All TKIs have similar class effects as they inhibit BCR-ABL1. TKIs also have a lot of off-target effects as a result of the inhibition of c-kit, platelet-derived growth factor receptors, arg, and c-fms. Furthermore, it should be noted that one of the 2G-TKIs, dasatinib, also inhibits src and related proteins, which are relevant to gonadal development, embryonic implantation, and fetal maturation.[5,13]

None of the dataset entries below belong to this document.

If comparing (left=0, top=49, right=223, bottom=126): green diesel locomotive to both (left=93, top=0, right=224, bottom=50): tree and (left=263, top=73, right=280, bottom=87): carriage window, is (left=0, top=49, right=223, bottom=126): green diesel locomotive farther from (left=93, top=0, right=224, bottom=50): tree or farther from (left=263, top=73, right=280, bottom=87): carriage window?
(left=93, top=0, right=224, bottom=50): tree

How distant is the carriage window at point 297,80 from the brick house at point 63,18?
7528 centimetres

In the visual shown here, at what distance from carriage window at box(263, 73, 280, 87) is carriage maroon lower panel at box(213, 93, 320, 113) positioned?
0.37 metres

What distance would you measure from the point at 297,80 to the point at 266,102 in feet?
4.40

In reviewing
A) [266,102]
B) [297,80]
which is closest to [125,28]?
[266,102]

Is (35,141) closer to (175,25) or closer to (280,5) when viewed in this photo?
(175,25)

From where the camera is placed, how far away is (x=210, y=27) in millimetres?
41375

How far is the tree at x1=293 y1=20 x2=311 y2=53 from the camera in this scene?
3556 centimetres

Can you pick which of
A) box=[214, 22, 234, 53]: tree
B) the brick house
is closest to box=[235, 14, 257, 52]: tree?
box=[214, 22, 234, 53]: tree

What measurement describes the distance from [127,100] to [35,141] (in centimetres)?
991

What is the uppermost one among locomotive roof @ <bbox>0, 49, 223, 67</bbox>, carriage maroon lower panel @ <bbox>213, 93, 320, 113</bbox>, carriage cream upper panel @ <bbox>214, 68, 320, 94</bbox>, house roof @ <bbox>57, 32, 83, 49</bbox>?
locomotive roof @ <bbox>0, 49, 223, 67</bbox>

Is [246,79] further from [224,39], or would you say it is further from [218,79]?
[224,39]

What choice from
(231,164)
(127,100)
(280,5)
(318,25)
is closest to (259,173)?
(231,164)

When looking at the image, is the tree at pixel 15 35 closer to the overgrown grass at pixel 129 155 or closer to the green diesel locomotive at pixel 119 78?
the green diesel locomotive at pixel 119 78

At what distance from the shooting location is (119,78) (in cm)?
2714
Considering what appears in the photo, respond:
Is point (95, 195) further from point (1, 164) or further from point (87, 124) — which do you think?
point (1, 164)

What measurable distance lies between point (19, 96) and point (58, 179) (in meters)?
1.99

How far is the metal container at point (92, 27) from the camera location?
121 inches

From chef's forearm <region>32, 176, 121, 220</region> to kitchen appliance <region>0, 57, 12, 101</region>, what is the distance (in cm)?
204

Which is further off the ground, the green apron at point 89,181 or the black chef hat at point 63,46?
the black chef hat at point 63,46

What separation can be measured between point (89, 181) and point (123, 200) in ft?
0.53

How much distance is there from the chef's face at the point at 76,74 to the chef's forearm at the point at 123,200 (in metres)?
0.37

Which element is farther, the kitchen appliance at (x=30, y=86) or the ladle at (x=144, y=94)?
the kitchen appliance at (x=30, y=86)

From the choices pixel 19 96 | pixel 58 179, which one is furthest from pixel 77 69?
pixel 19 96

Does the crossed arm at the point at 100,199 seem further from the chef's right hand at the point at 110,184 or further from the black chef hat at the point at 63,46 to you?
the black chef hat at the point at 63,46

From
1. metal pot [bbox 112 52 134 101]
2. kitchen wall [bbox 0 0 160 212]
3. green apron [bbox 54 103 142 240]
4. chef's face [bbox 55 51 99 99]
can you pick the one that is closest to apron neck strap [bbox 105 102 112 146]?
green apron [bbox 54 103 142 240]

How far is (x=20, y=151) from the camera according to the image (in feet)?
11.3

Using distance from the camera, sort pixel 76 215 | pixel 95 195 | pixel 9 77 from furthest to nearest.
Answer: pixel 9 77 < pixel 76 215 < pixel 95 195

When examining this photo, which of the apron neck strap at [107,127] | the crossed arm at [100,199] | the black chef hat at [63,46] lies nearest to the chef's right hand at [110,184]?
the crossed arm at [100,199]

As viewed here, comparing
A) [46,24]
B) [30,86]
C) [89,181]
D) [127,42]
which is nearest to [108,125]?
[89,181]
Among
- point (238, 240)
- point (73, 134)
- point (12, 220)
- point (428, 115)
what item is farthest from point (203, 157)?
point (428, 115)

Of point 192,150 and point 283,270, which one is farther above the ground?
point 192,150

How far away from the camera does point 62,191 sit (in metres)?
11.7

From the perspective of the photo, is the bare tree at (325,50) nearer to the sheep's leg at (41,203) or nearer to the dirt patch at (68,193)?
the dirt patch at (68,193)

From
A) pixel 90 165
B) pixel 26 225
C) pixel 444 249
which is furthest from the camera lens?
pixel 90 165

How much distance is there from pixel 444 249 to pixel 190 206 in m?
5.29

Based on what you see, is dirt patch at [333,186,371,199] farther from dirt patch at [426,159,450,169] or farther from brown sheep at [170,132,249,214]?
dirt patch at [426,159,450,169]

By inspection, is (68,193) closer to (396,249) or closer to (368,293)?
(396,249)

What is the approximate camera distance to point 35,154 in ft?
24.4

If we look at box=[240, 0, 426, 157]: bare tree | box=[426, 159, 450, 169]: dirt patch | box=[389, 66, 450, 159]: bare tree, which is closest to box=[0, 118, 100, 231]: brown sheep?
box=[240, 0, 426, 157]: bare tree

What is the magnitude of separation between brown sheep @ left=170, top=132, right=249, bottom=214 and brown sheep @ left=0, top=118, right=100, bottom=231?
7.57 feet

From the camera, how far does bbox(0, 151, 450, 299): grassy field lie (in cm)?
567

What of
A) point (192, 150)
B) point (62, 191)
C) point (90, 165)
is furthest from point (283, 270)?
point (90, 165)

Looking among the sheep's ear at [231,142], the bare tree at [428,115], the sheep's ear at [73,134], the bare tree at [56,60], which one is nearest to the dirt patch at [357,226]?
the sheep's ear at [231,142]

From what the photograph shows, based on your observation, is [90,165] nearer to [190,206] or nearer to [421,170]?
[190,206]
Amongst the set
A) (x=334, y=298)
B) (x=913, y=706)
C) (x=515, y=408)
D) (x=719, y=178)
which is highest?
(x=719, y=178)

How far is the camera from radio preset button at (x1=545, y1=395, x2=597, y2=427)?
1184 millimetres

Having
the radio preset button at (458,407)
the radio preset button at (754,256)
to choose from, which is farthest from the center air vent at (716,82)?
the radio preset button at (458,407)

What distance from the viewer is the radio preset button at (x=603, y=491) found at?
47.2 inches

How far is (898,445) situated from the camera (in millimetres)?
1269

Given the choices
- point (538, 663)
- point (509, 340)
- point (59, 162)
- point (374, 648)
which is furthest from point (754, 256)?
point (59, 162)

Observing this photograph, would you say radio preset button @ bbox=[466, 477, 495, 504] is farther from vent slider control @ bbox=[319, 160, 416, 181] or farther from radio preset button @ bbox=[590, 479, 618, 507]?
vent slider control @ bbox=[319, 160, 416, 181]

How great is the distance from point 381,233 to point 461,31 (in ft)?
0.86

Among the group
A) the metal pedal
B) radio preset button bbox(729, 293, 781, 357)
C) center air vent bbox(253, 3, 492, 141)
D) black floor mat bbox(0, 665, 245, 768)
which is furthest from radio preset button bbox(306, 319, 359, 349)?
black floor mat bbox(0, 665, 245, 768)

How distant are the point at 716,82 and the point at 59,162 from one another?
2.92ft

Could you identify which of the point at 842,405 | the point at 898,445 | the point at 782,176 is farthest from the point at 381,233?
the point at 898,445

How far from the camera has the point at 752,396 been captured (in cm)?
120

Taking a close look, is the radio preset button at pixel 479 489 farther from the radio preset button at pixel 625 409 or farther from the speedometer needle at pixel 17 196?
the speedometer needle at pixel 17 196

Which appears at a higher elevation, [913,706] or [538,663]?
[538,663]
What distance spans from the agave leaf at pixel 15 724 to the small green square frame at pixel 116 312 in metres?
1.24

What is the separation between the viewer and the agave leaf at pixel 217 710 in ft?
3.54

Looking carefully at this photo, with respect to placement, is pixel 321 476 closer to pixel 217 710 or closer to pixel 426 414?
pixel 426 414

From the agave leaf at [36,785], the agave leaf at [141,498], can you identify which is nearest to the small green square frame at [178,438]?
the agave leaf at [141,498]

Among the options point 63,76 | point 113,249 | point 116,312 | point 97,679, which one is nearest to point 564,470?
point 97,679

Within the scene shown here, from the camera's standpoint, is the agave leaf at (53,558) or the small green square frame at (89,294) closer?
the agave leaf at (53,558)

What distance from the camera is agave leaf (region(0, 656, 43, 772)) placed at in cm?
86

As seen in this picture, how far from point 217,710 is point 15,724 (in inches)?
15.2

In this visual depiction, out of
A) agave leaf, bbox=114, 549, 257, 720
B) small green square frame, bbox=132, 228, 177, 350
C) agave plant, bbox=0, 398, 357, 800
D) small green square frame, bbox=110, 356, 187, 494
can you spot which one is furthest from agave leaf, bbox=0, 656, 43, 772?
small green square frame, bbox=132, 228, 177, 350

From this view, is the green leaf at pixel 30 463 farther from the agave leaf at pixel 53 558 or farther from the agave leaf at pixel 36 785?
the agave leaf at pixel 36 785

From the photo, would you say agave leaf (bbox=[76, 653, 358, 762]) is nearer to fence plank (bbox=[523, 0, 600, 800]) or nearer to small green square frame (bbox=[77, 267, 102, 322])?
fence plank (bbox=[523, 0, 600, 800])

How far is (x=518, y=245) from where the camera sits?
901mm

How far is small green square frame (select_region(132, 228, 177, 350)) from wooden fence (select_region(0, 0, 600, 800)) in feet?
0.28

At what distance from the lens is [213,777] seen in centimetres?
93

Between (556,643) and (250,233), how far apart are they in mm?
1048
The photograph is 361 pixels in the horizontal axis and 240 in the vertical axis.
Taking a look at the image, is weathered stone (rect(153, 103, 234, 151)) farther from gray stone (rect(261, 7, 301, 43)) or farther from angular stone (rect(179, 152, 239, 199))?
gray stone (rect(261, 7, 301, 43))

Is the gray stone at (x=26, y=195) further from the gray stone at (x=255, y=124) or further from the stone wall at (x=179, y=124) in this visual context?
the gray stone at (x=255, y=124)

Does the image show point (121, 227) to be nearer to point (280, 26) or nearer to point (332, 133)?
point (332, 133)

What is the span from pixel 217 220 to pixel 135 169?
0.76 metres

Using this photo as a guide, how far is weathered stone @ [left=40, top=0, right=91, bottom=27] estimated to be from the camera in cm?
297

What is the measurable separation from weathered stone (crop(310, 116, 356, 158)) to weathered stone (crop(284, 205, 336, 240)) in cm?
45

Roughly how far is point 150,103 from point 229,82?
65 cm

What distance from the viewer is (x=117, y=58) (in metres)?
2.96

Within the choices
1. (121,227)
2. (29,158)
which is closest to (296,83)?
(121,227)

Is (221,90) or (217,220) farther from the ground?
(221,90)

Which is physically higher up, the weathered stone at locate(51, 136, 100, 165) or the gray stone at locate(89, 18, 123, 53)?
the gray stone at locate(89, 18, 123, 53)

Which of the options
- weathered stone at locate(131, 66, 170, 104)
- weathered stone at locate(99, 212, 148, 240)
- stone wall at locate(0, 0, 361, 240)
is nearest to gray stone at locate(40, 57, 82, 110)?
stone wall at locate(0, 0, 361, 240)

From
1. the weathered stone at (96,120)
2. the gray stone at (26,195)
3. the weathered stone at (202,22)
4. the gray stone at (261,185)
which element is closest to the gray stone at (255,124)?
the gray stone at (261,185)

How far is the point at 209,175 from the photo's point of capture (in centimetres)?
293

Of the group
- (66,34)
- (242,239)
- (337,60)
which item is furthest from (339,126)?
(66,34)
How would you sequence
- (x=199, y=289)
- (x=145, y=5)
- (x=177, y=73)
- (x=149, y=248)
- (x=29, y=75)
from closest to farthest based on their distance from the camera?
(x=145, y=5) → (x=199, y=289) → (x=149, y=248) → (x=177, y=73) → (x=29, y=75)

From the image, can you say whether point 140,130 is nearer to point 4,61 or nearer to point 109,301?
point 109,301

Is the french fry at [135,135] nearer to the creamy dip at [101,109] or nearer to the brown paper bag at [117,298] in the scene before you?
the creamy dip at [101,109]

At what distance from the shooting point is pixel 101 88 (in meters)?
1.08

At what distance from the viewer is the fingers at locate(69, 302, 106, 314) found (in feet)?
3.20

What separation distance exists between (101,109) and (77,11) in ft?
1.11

Less experience has been reported with 2G-TKIs[36-42] (Table 3; bosutinib, dasatinib, nilotinib, and ponatinib) in pregnancy. Dual BCR-ABL/src kinase inhibitor dasatinib crosses the placenta and results in considerable levels of fetal plasma. It has been reported that, in the first trimester, dasatinib causes fetal hydrops and severe fetal bicytopenia; however, there have been reports of some pregnancies as well.

TABLE 3

CML in Pregnancy Outcomes After 2G-Tyrosine Kinase Inhibitor Therapy

In conclusion, the management of CML during pregnancy poses a therapeutic dilemma because of the potential teratogenic effect of therapy and requires the contemplation of both maternal and fetal life. Imatinib use during pregnancy is a double-edged sword, because discontinuation of the drug is associated with a loss of cytogenetic and molecular response, as well as consequences of the disease and, if continued, results in fetal jeopardy. Several treatment approaches have been used for CML with pregnancy, including hydroxyurea, leukapheresis, and interferon alpha. There are various adverse pregnancy outcomes with TKIs, such as spontaneous abortion, miscarriage, stillbirth, preterm delivery, and malformed child. The various malformations of TKIs are omphalocele, craniosynostosis, clinodactyly, short fifth fingers, slightly downward slanting palpebral fissures, renal and vertebral anomalies, as in our case (right renal agenesis and hemivertebrae), and low birth weight.